● What you should do: Update the part of the records that opens with the line containing "In this scene, would" and runs through the end of the records. Replace "bridge support column" with "bridge pier" throughout, leave everything else unchanged, and give back only that part.

┌──

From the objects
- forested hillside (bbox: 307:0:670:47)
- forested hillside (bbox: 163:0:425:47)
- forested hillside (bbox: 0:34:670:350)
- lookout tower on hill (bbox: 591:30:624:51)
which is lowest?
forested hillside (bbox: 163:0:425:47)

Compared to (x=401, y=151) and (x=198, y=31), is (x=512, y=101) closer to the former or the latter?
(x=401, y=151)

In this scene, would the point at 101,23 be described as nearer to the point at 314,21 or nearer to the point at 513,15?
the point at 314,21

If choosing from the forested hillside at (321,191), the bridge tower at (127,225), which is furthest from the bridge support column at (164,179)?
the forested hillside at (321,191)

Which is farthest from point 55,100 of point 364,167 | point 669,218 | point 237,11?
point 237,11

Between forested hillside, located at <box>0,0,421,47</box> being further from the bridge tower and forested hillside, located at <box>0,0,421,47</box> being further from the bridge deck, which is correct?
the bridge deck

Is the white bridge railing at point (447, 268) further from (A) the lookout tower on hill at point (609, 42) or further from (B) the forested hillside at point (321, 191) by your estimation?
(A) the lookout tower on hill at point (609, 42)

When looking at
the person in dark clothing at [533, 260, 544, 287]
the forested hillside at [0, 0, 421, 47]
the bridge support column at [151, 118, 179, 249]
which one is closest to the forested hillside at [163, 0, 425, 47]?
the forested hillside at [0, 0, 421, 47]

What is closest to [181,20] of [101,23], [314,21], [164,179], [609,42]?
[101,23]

└──

● Task solution:
In this scene, would the point at 101,23 be described as nearer to the point at 314,21 or nearer to the point at 513,15?
the point at 314,21

If choosing from the forested hillside at (321,191), the bridge tower at (127,225), which is furthest from the bridge pier at (164,179)?
the forested hillside at (321,191)

Which is farthest from point 55,100 of point 364,167 | point 669,218 | point 237,11?
point 237,11

Between forested hillside, located at <box>0,0,421,47</box> being further from the bridge tower and forested hillside, located at <box>0,0,421,47</box> being further from the bridge deck, which is correct?
the bridge deck

Is the white bridge railing at point (447, 268) further from (A) the lookout tower on hill at point (609, 42) or further from (B) the forested hillside at point (321, 191) by your estimation?
(A) the lookout tower on hill at point (609, 42)

When looking at
the person in dark clothing at [533, 260, 544, 287]
the forested hillside at [0, 0, 421, 47]
the bridge pier at [151, 118, 179, 249]
which one is closest to the forested hillside at [163, 0, 425, 47]?
the forested hillside at [0, 0, 421, 47]

What is closest to [181,20] of [101,23], [314,21], [164,179], [609,42]?
[101,23]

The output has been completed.